Données de relations spatiales:
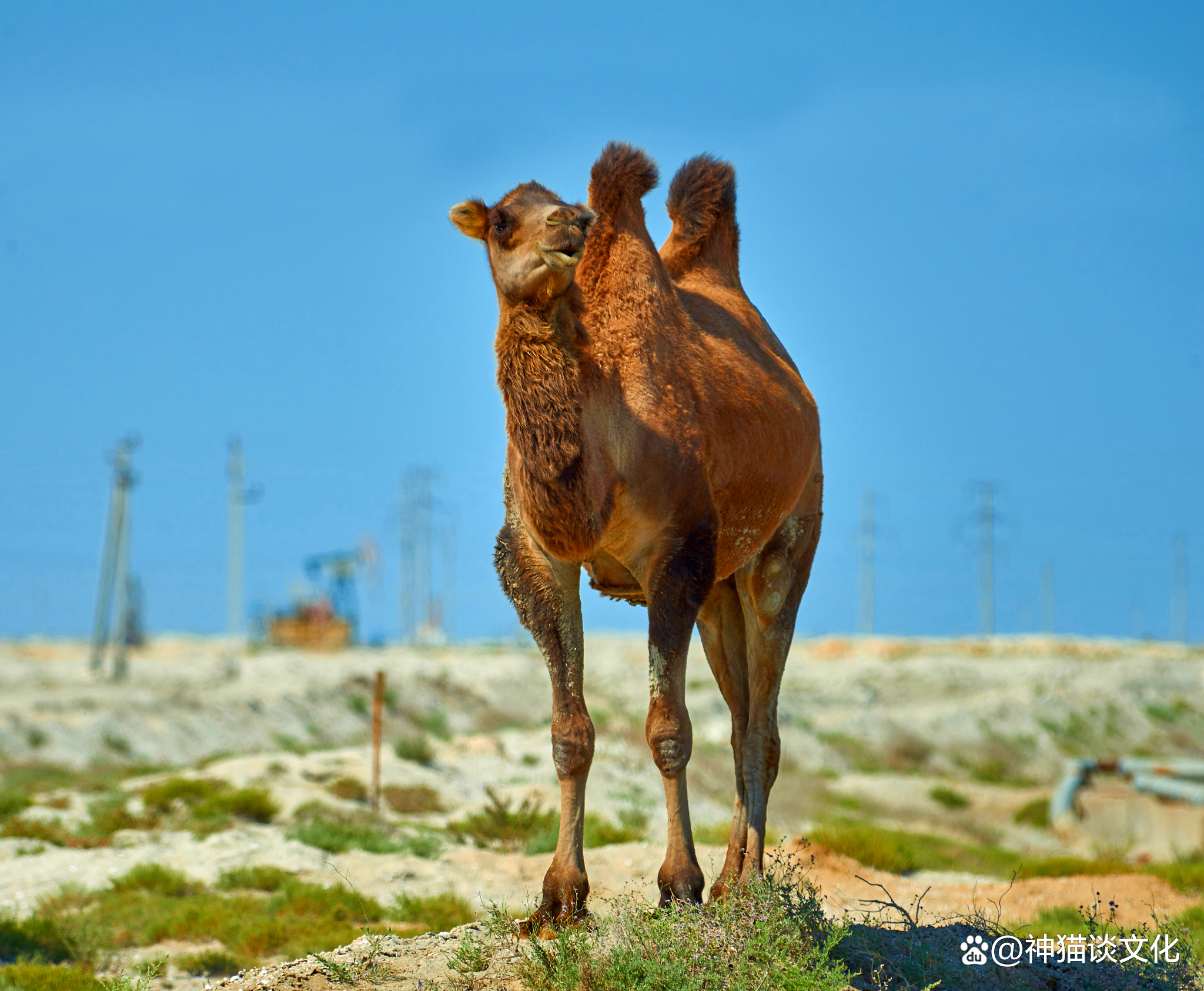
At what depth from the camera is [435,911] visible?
9125 mm

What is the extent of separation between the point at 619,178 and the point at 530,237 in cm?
123

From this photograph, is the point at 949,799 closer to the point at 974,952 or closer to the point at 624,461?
the point at 974,952

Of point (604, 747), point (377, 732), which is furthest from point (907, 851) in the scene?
point (604, 747)

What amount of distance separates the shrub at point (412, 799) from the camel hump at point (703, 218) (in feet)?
33.2

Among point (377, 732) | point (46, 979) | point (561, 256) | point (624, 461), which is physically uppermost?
point (561, 256)

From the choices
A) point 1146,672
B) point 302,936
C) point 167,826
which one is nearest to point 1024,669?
point 1146,672

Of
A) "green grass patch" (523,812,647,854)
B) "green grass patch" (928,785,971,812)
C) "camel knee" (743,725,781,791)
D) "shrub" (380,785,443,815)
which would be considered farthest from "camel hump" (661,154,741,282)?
"green grass patch" (928,785,971,812)

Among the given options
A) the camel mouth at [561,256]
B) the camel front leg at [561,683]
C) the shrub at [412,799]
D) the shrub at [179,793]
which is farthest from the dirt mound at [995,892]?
the shrub at [179,793]

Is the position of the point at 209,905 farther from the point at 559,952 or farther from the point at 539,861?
the point at 559,952

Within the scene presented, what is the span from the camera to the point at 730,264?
311 inches

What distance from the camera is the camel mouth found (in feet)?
17.1

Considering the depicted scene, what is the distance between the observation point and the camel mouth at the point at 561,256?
5.23 m

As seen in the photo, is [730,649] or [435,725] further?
[435,725]

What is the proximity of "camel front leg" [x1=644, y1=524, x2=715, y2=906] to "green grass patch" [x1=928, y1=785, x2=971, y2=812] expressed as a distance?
66.0 ft
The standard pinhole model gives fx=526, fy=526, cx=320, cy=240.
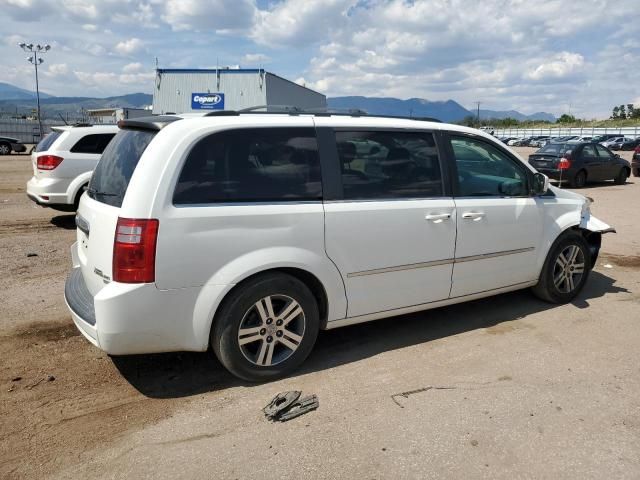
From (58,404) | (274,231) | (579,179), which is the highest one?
(274,231)

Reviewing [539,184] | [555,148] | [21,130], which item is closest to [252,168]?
[539,184]

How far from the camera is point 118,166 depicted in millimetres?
3604

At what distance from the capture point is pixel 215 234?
3279 millimetres

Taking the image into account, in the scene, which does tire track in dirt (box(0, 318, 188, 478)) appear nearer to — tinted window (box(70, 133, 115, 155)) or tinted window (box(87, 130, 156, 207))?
tinted window (box(87, 130, 156, 207))

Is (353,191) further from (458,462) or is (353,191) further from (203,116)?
(458,462)

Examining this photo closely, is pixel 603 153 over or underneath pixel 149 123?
underneath

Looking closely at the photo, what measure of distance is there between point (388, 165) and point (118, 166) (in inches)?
77.4

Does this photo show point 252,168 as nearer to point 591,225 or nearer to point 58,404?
point 58,404

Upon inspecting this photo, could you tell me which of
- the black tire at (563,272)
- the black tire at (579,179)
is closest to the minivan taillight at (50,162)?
the black tire at (563,272)

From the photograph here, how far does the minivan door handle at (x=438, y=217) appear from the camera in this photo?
163 inches

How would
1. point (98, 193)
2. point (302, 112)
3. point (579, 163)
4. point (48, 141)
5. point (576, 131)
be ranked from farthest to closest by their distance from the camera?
point (576, 131) → point (579, 163) → point (48, 141) → point (302, 112) → point (98, 193)

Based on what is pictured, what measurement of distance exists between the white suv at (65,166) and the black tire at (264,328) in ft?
22.0

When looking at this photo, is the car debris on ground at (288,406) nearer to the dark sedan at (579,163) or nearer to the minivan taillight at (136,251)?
the minivan taillight at (136,251)

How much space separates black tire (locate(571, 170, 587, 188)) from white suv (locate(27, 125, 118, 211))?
14636 mm
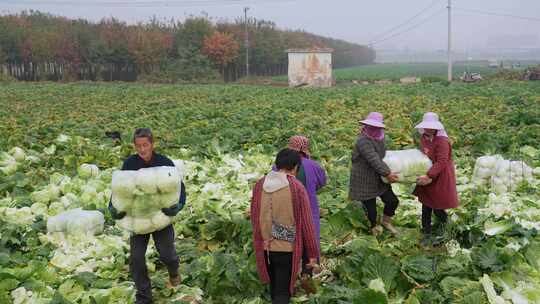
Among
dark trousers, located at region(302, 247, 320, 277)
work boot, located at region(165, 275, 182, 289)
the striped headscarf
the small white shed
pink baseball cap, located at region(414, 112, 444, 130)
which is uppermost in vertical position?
the small white shed

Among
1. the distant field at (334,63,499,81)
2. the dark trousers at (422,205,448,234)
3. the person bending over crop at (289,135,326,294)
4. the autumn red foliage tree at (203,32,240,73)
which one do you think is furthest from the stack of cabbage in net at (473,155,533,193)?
the autumn red foliage tree at (203,32,240,73)

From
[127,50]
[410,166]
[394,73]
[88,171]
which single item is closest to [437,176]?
[410,166]

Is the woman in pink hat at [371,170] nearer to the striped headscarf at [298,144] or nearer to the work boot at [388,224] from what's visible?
the work boot at [388,224]

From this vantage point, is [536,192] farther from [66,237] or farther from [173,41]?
[173,41]

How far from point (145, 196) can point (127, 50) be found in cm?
5515

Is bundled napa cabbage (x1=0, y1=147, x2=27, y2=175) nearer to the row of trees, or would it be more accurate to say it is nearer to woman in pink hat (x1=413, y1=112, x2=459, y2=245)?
woman in pink hat (x1=413, y1=112, x2=459, y2=245)

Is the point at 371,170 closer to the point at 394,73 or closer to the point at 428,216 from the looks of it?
the point at 428,216

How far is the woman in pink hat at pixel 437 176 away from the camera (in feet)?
16.8

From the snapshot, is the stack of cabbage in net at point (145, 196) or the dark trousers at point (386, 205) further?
the dark trousers at point (386, 205)

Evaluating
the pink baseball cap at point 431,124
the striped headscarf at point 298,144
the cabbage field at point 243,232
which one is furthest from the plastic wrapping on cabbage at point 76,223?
the pink baseball cap at point 431,124

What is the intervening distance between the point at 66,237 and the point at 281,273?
2.68 meters

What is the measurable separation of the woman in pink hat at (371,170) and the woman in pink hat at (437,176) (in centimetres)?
33

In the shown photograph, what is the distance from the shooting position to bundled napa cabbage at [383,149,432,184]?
530cm

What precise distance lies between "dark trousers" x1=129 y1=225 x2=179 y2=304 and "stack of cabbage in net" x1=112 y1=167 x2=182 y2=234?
14cm
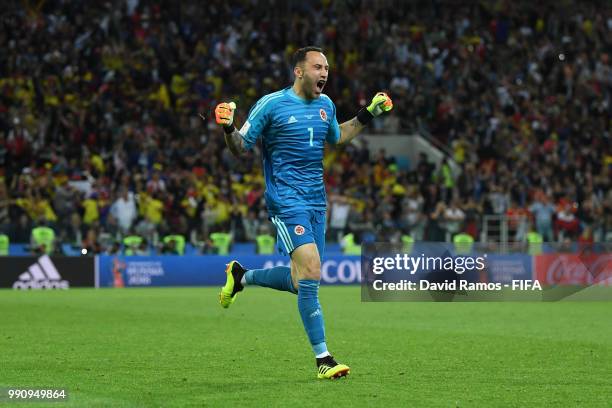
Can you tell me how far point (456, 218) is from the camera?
27.6 metres

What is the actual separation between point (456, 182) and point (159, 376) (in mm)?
22355

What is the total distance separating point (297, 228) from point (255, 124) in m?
0.89

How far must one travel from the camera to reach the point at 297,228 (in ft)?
29.8

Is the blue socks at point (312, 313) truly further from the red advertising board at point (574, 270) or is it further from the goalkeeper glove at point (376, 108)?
the red advertising board at point (574, 270)

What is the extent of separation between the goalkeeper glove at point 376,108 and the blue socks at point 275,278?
4.68 feet

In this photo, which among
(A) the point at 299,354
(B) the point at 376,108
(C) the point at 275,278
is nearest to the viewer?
(C) the point at 275,278

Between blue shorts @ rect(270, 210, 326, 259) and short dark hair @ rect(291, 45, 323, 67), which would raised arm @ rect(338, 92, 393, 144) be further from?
blue shorts @ rect(270, 210, 326, 259)

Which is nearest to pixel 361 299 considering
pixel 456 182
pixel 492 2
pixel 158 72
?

DÉFI
Recopiez à l'identique l'ensemble des données ci-dessus, sans reproduire les images.

RÉPONSE
At what depth from the camera is [435,911] visible?
9125 mm

What is the extent of separation between the point at 619,178 and the point at 530,237 in cm?
123

From this photograph, is the point at 949,799 closer to the point at 974,952 or closer to the point at 624,461?
the point at 974,952

Of point (604, 747), point (377, 732), which is furthest from point (907, 851) in the scene?
point (604, 747)

What amount of distance separates the shrub at point (412, 799) from the camel hump at point (703, 218) (in feet)?
33.2

Among point (377, 732) | point (46, 979) | point (561, 256) | point (624, 461), which is physically uppermost?
point (561, 256)

From the choices
A) point 1146,672
B) point 302,936
C) point 167,826
which one is nearest to point 1024,669?
point 1146,672

Of
A) "green grass patch" (523,812,647,854)
B) "green grass patch" (928,785,971,812)
C) "camel knee" (743,725,781,791)
D) "shrub" (380,785,443,815)
which would be considered farthest from "camel hump" (661,154,741,282)?
"green grass patch" (928,785,971,812)

Among the given options
A) the camel mouth at [561,256]
B) the camel front leg at [561,683]
C) the shrub at [412,799]
D) the shrub at [179,793]
which is farthest from the dirt mound at [995,892]?
the shrub at [179,793]

Is the position of the point at 209,905 farther from the point at 559,952 or farther from the point at 539,861?
the point at 559,952

Within the scene presented, what is the span from the camera to the point at 730,264?
311 inches

What distance from the camera is the camel mouth found (in feet)?
17.1

Considering the depicted scene, what is the distance between the observation point and the camel mouth at the point at 561,256?
5.23 m

As seen in the photo, is [730,649] or [435,725] further?
[435,725]

What is the proximity of "camel front leg" [x1=644, y1=524, x2=715, y2=906] to "green grass patch" [x1=928, y1=785, x2=971, y2=812] expressed as a distance?
66.0 ft
The standard pinhole model gives fx=526, fy=526, cx=320, cy=240.
From (58,404) | (274,231) | (579,179), which is the highest one?
(274,231)

Reviewing [539,184] | [555,148] | [21,130], which item is closest to [252,168]?
[539,184]

How far from the camera is point 118,166 depicted in millimetres?
3604

At what distance from the capture point is pixel 215 234?
3279 millimetres

Taking the image into account, in the scene, which does tire track in dirt (box(0, 318, 188, 478)) appear nearer to — tinted window (box(70, 133, 115, 155)) or tinted window (box(87, 130, 156, 207))?
tinted window (box(87, 130, 156, 207))

Is (353,191) further from (458,462) or is (353,191) further from (203,116)?
(458,462)

Examining this photo closely, is pixel 603 153 over or underneath pixel 149 123?
underneath

Looking closely at the photo, what measure of distance is there between point (388, 165) and point (118, 166) (in inches)?
77.4

Does this photo show point 252,168 as nearer to point 591,225 or nearer to point 58,404?
point 58,404

Upon inspecting this photo, could you tell me which of
- the black tire at (563,272)
- the black tire at (579,179)
is closest to the minivan taillight at (50,162)?
the black tire at (563,272)

From the photograph here, how far does the minivan door handle at (x=438, y=217) appear from the camera in this photo?
163 inches

How would
1. point (98, 193)
2. point (302, 112)
3. point (579, 163)
4. point (48, 141)
5. point (576, 131)
be ranked from farthest to closest by their distance from the camera?
point (576, 131) → point (579, 163) → point (48, 141) → point (302, 112) → point (98, 193)

Based on what is pictured, what measurement of distance exists between the white suv at (65,166) and the black tire at (264,328) in ft?
22.0

When looking at this photo, is the car debris on ground at (288,406) nearer to the dark sedan at (579,163) or nearer to the minivan taillight at (136,251)?
the minivan taillight at (136,251)

How much space separates black tire (locate(571, 170, 587, 188)) from white suv (locate(27, 125, 118, 211))?
14636 mm
Among
dark trousers, located at region(302, 247, 320, 277)
work boot, located at region(165, 275, 182, 289)
the striped headscarf
the small white shed
pink baseball cap, located at region(414, 112, 444, 130)
which is uppermost in vertical position?
the small white shed

Among
1. the distant field at (334,63,499,81)
2. the dark trousers at (422,205,448,234)
3. the person bending over crop at (289,135,326,294)
4. the autumn red foliage tree at (203,32,240,73)
which one do you think is furthest from the stack of cabbage in net at (473,155,533,193)?
the autumn red foliage tree at (203,32,240,73)

From
[127,50]
[410,166]
[394,73]
[88,171]
which single item is closest to [437,176]?
[410,166]

Is the woman in pink hat at [371,170] nearer to the striped headscarf at [298,144] or nearer to the work boot at [388,224] from what's visible?
the work boot at [388,224]

From this vantage point, is [536,192] farther from [66,237] or farther from [173,41]?
[173,41]

How far from point (145, 196) can point (127, 50) be found in cm?
5515

Is bundled napa cabbage (x1=0, y1=147, x2=27, y2=175) nearer to the row of trees, or would it be more accurate to say it is nearer to woman in pink hat (x1=413, y1=112, x2=459, y2=245)?
woman in pink hat (x1=413, y1=112, x2=459, y2=245)

Is the point at 371,170 closer to the point at 394,73 or closer to the point at 428,216 from the looks of it?
the point at 428,216

How far is the woman in pink hat at pixel 437 176 away from the camera (in feet)?
16.8

From the snapshot, is the stack of cabbage in net at point (145, 196) or the dark trousers at point (386, 205) further?
the dark trousers at point (386, 205)

Evaluating
the pink baseball cap at point 431,124
the striped headscarf at point 298,144
the cabbage field at point 243,232
which one is furthest from the plastic wrapping on cabbage at point 76,223?
the pink baseball cap at point 431,124

What is the intervening distance between the point at 66,237 and the point at 281,273?
2.68 meters

What is the measurable separation of the woman in pink hat at (371,170) and the woman in pink hat at (437,176) (in centimetres)?
33

In the shown photograph, what is the distance from the shooting position to bundled napa cabbage at [383,149,432,184]?
530cm

What precise distance lies between "dark trousers" x1=129 y1=225 x2=179 y2=304 and "stack of cabbage in net" x1=112 y1=167 x2=182 y2=234?
14cm
Can you tell me how far point (456, 218) is from the camera?
27.6 metres

What is the actual separation between point (456, 182) and point (159, 376) (in mm)?
22355

What is the total distance separating point (297, 228) from point (255, 124) in m?
0.89

How far must one travel from the camera to reach the point at 297,228 (in ft)?
29.8

Is the blue socks at point (312, 313) truly further from the red advertising board at point (574, 270) or is it further from the goalkeeper glove at point (376, 108)?
the red advertising board at point (574, 270)

What is the extent of separation between the goalkeeper glove at point 376,108 and the blue socks at point 275,278?
4.68 feet

In this photo, which among
(A) the point at 299,354
(B) the point at 376,108
(C) the point at 275,278
is nearest to the viewer?
(C) the point at 275,278

Between blue shorts @ rect(270, 210, 326, 259) and short dark hair @ rect(291, 45, 323, 67), which would raised arm @ rect(338, 92, 393, 144) be further from?
blue shorts @ rect(270, 210, 326, 259)

Which is nearest to pixel 361 299 considering
pixel 456 182
pixel 492 2
pixel 158 72
?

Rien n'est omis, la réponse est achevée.